En tournée dans l'Hexagone, Renaud annonce que ce pourrait être sa dernière équipée sur les routes. Comme décor, le "bistrot des copains" de Boucan d'enfer (2002) a fait place à une carte postale à la Doisneau : le titi et ses sept musiciens évoluent dans une reconstitution des toits de Paris. Ce clin d'oeil à l'ultime sortie des Beatles sur le toit de leur maison de disques en 1969 est "une façon de faire mes adieux", informe le futur préretraité de 54 ans lors du dernier de ses quatre concerts parisiens, le 30 mars au Palais omnisports de Bercy.
De fait, le néo-Londonien semble se consacrer largement à sa famille, évoquée tout au long de son tour de chant. D'emblée avec Malone, écrit pour le petit dernier, puis à travers une longue séquence à la gloire de sa soeur (Lolita), de sa gestation (En cloque) à son entrée dans l'âge adulte (Adieu l'enfance).

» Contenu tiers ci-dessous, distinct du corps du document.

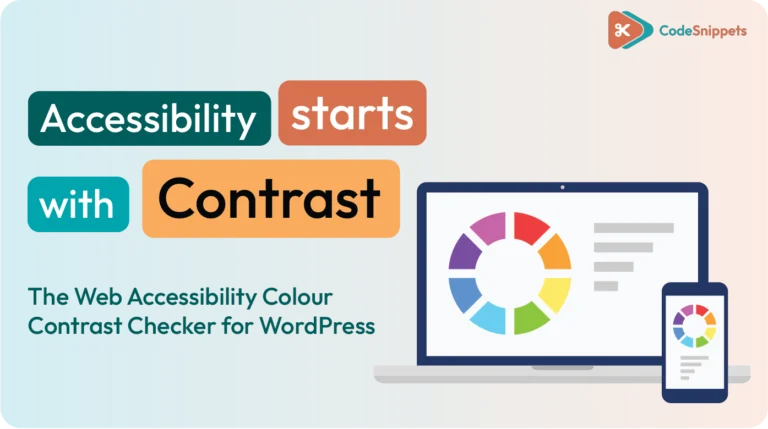 CodeSnippets

Accessibility starts with Contrast

The Web Accessibility Colour Contrast Checker for WordPress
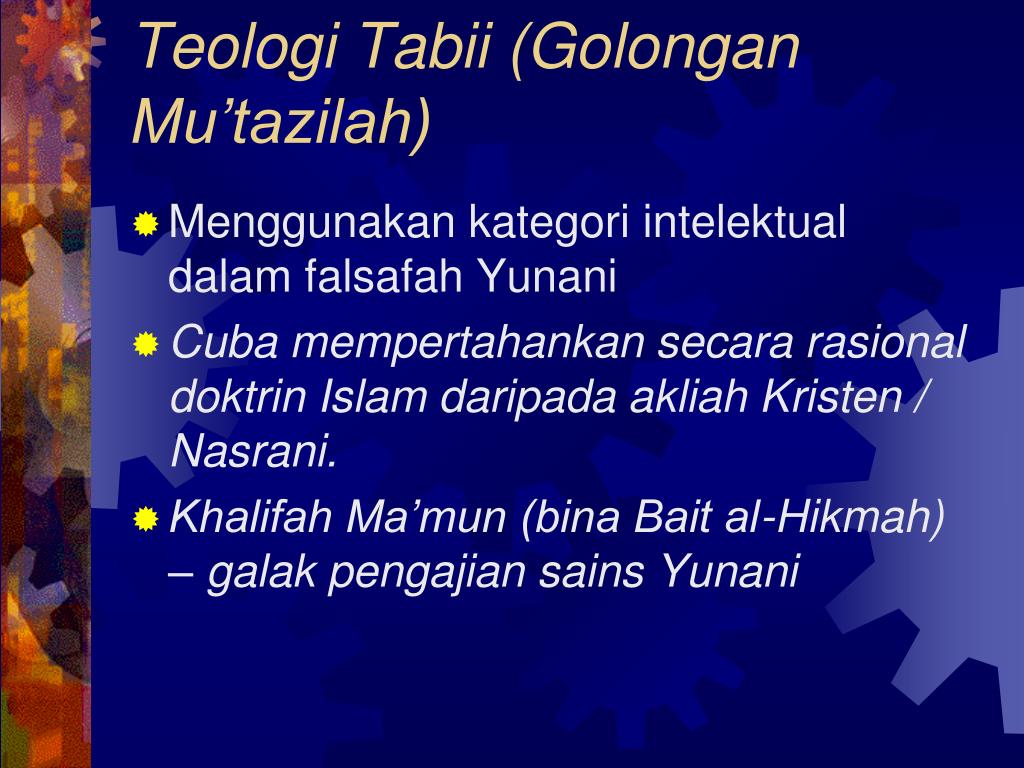 Teologi Tabii (Golongan Mu’tazilah)

Menggunakan kategori intelektual dalam falsafah Yunani

Cuba mempertahankan secara rasional doktrin Islam daripada akliah Kristen / Nasrani.

Khalifah Ma’mun (bina Bait al-Hikmah) – galak pengajian sains Yunani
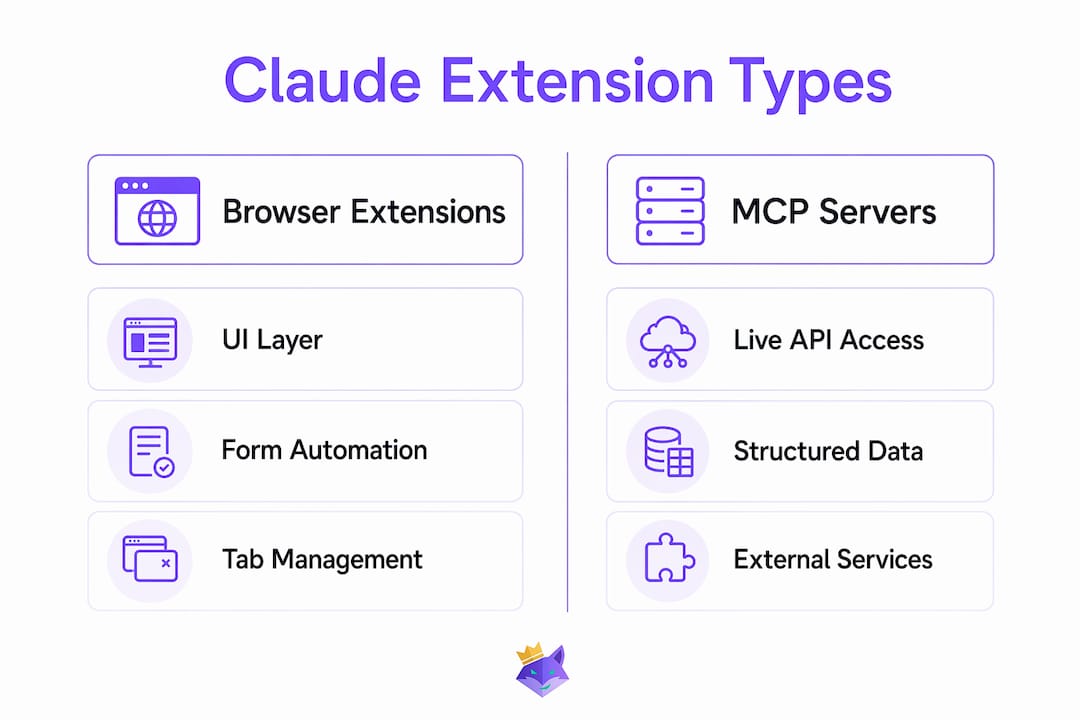 Claude Extension Types

Browser Extensions

UI Layer

Form Automation

Tab Management

MCP Servers

Live API Access

Structured Data

External Services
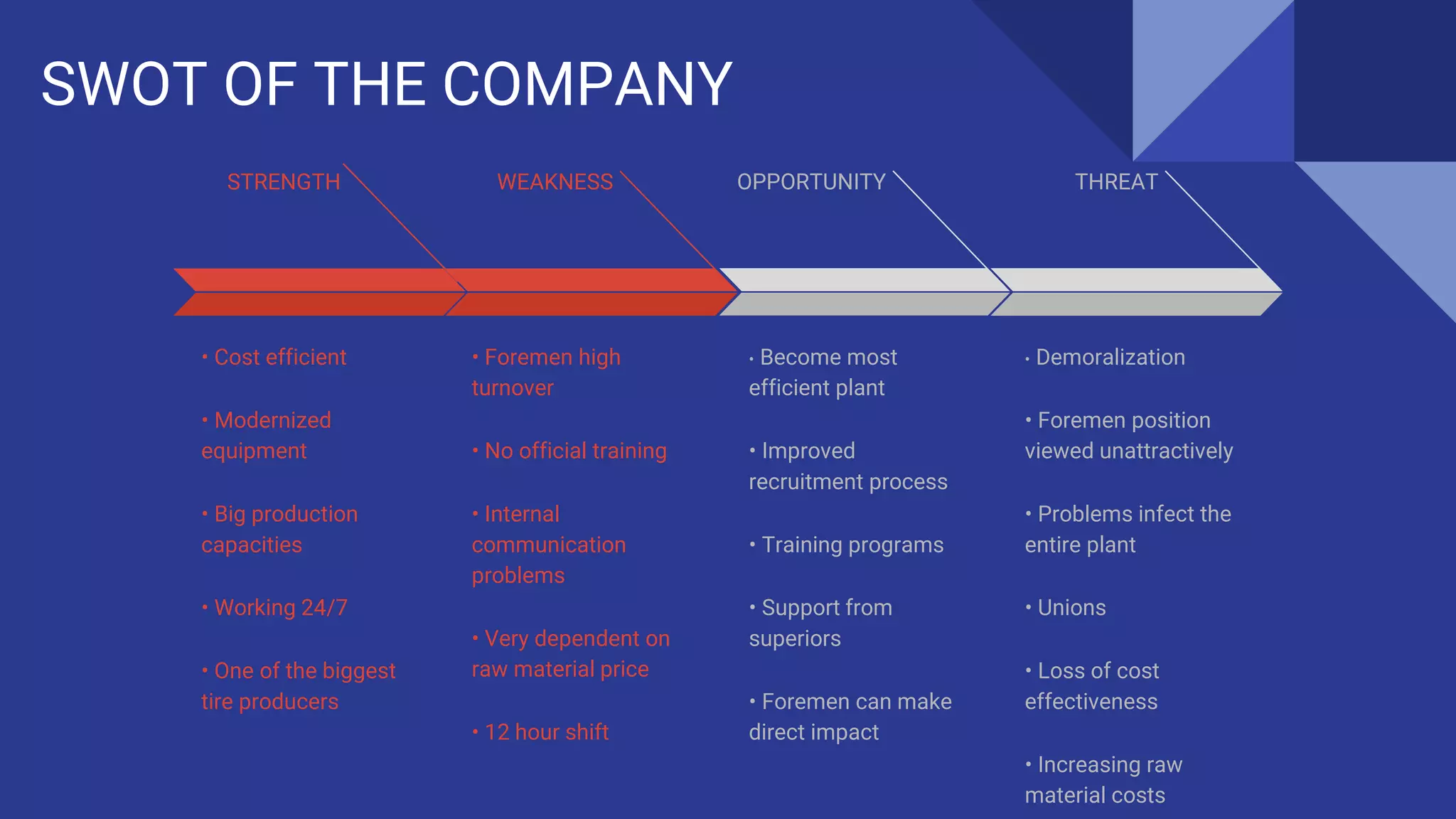 SWOT OF THE COMPANY

STRENGTH

• Cost efficient

• Modernized equipment

• Big production capacities

• Working 24/7

• One of the biggest tire producers

WEAKNESS

• Foremen high turnover

• No official training

• Internal communication problems

• Very dependent on raw material price

• 12 hour shift

OPPORTUNITY

• Become most efficient plant

• Improved recruitment process

• Training programs

• Support from superiors

• Foremen can make direct impact

THREAT

• Demoralization

• Foremen position viewed unattractively

• Problems infect the entire plant

• Unions

• Loss of cost effectiveness

• Increasing raw material costs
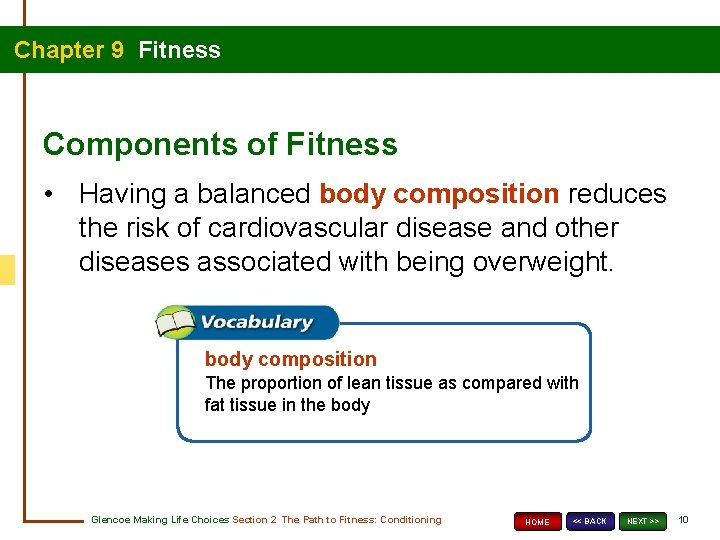 Chapter 9 Fitness

Components of Fitness

• Having a balanced body composition reduces the risk of cardiovascular disease and other diseases associated with being overweight.

Vocabulary

body composition
The proportion of lean tissue as compared with fat tissue in the body

Glencoe Making Life Choices Section 2 The Path to Fitness: Conditioning

HOME << BACK NEXT >> 10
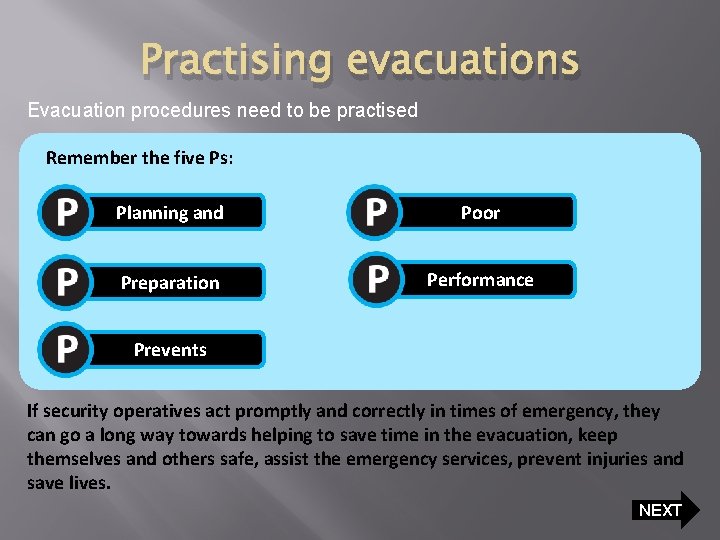 Practising evacuations

Evacuation procedures need to be practised

Remember the five Ps:

P Planning and

P Preparation

P Prevents

P Poor

P Performance

If security operatives act promptly and correctly in times of emergency, they can go a long way towards helping to save time in the evacuation, keep themselves and others safe, assist the emergency services, prevent injuries and save lives.

NEXT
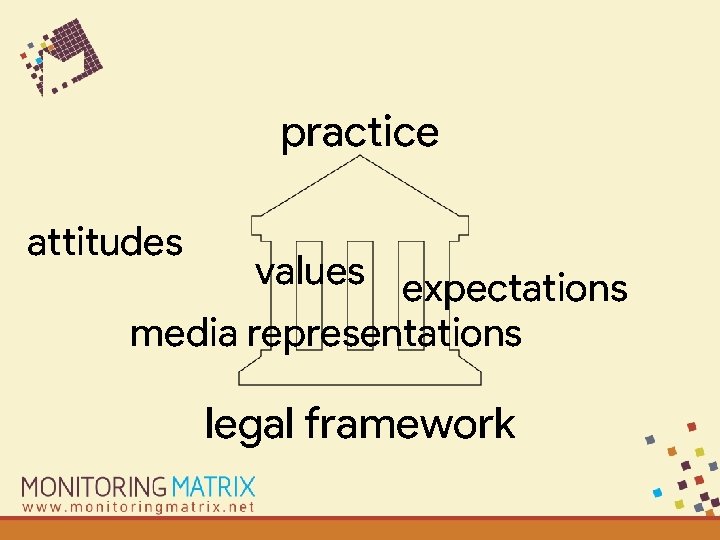 practice

attitudes

values

expectations

media representations

legal framework

MONITORING MATRIX
www.monitoringmatrix.net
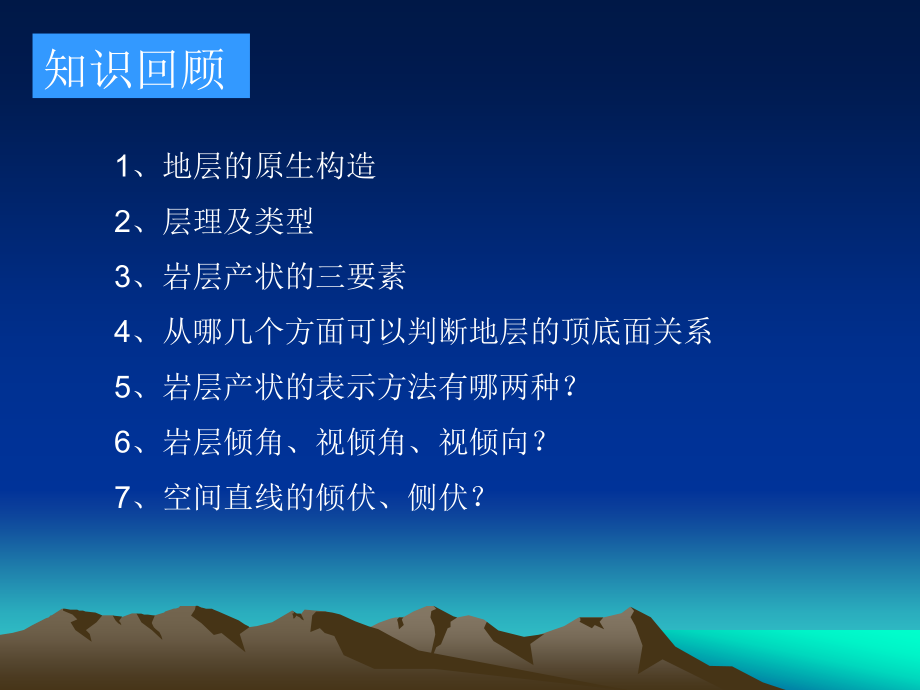 知识回顾

1、地层的原生构造

2、层理及类型

3、岩层产状的三要素

4、从哪几个方面可以判断地层的顶底面关系

5、岩层产状的表示方法有哪两种？

6、岩层倾角、视倾角、视倾向？

7、空间直线的倾伏、侧伏？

Heureusement, des bluettes écrites pour l'album Rouge sang en l'honneur de la nouvelle muse, la chanteuse Romane Serda, n'a survécu que Ma blonde. "C'est beau, on dirait du Lorie", s'en moque son auteur. Renaud a retrouvé son humour puisqu'il pratique l'autodérision. En costume, chemise blanche BHL et cravate "rouge sang" révolutionnaire, c'est un homme neuf expliquant que "Mister Renard" (son double dépressif et alcoolisé) est un personnage "démodé". Son combat contre les addictions passe aussi par la cigarette (Arrêter la clope). Cette hygiène de vie ne l'empêche pas de chanter plus faux que jamais. Lui-même s'en amuse.
La marche du monde lui fait retrouver sa gravité. Pour "sa" cause, la libération d'Ingrid Betancourt. Ce soir, la fille de l'otage intervient au micro pendant que Renaud déploie un drapeau colombien pour en extraire une colombe.
De l'intime à l'universel, 43 chansons sont passées en revue. Cela ressemble à un inventaire. Le recours au pot-pourri permet de contenter tout le monde, et d'abord les fans de la première heure choyés par un long rappel en solitaire. Des raretés comme La Bande à Lucien, Les Charognards ou Baston ressuscitent le loubard de banlieue originel. Mais il n'est pas sûr que cet émiettement serve la structure classique (attaque, développement, chute) de ces chansons. En revanche, les douze mois d'Hexagone sont déclinés sur fond de gigue bretonne. Plus de trente ans après, leur outrance anar fait toujours mouche en ces temps de surenchère patriotique.